WOW! Thanks for showing these photos to us!


----------



## meywd (May 22, 2015)

Very beautiful photos indeed


----------



## Dylan777 (May 22, 2015)

firegs said:


> These were all taken with a Canon 5D III, 16-35mm f/4L IS USM.



Wonderful series firegs. I really like the 2nd photo


----------



## firegs (May 22, 2015)

Thank you, all! Here's a few more ;D


----------



## Click (May 22, 2015)

firegs said:


> Thank you, all! Here's a few more ;D



Awesome. I especially like the last picture. Nicely done firegs.


----------



## martti (May 23, 2015)

You master your techniques better than well...but my personal feeling is like listening to somebody playing his guitar with the volume knob set to eleven all the time...you get it?


----------



## firegs (May 24, 2015)

martti said:


> You master your techniques better than well...but my personal feeling is like listening to somebody playing his guitar with the volume knob set to eleven all the time...you get it?



Hahaha - not *exactly* sure how to take that


----------



## cid (May 24, 2015)

very nice pictures! I hope, I'll visit New Zealand myself


----------



## lion rock (May 24, 2015)

Super photos!!! Really great. 

May I ask where you visited? My wife and I plan to visit the South Island again in December 2016.


----------



## firegs (May 24, 2015)

lion rock said:


> Super photos!!! Really great.
> 
> May I ask where you visited? My wife and I plan to visit the South Island again in December 2016.



Hey, you and me both! I went with Red Carpet Tour group, and will be going again in Dec 2016.

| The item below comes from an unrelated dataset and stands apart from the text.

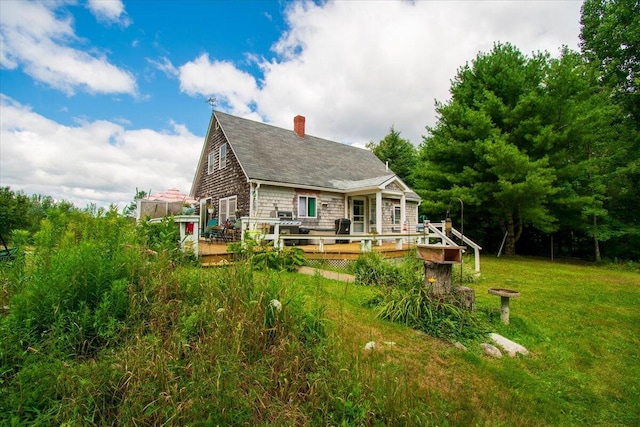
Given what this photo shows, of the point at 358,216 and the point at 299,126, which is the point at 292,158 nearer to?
the point at 299,126

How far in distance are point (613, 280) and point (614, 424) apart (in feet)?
29.2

January 4 - Arrive in Auckland
January 5 - Down time day
January 6 - Te Kuiti, Matamata, Waitomo
January 7 - Piopio, Mt. Ruapehu
January 8 - Ohakune, Wellington
January 9 - Kaitoke
January 10 - More Wellington
January 11 - Picton, Pelorous River, Nelson City
January 12 - Mt Olympus, Mt Owen, Blenheim
January 13 - East Coast, Kaikoura, Christchurch
January 14 - Mt Sunday, Lakes Tekapo and Pukaki, Twizel
January 15 - Twizel, Lake Wanaka, Cromwell
January 16 - Alexandra, Arrowtown, Queenstown
January 17 - Mavora Lakes
January 18 - Queenstown 
January 19 - Glenorchy/Paradise/Remarkables/Wakatipu Basin/Kawarau Gorge/Arrow River/Coronet Peak/Skippers Canyon
January 20 - Doubtful Sound/Manapouri/Wilmot Pass
January 21 - Heliworks Helicopter Charter (Queenstown, Central Otago, Fiordland National Park, Greenstone/Caples Valleys, Olivine Plateau, Mount Aspiring, Earnslaw Burn, )
January 22 - Milford Sound
January 23 - Depart Queenstown back to AKL back to SFO


----------



## lion rock (May 24, 2015)

So happy you'll visit again. Like your itin. Last year we drove 1200 miles in South Island for 2 weeks. May be we'll repeat but with less rushed schedule. May I PM you on Tuesday when I get home from memorial weekend and compare notes?

-r


----------



## firegs (May 25, 2015)

lion rock said:


> So happy you'll visit again. Like your itin. Last year we drove 1200 miles in South Island for 2 weeks. May be we'll repeat but with less rushed schedule. May I PM you on Tuesday when I get home from memorial weekend and compare notes?
> 
> -r



Absolutely!!


----------



## firegs (May 26, 2015)

A few more


----------



## meywd (May 26, 2015)

great photos, I am thinking of going to New Zealand when the budget allows, you said the trip was with Red Carpet Tour, I checked their 14 day tour and it seem its packed, did you have the chance to explore a bit, or all the photos are from the exact locations of the tour, I mean the south island is big enough for one to spend months in it to shoot it fully.


----------



## firegs (May 26, 2015)

meywd said:


> great photos, I am thinking of going to New Zealand when the budget allows, you said the trip was with Red Carpet Tour, I checked their 14 day tour and it seem its packed, did you have the chance to explore a bit, or all the photos are from the exact locations of the tour, I mean the south island is big enough for one to spend months in it to shoot it fully.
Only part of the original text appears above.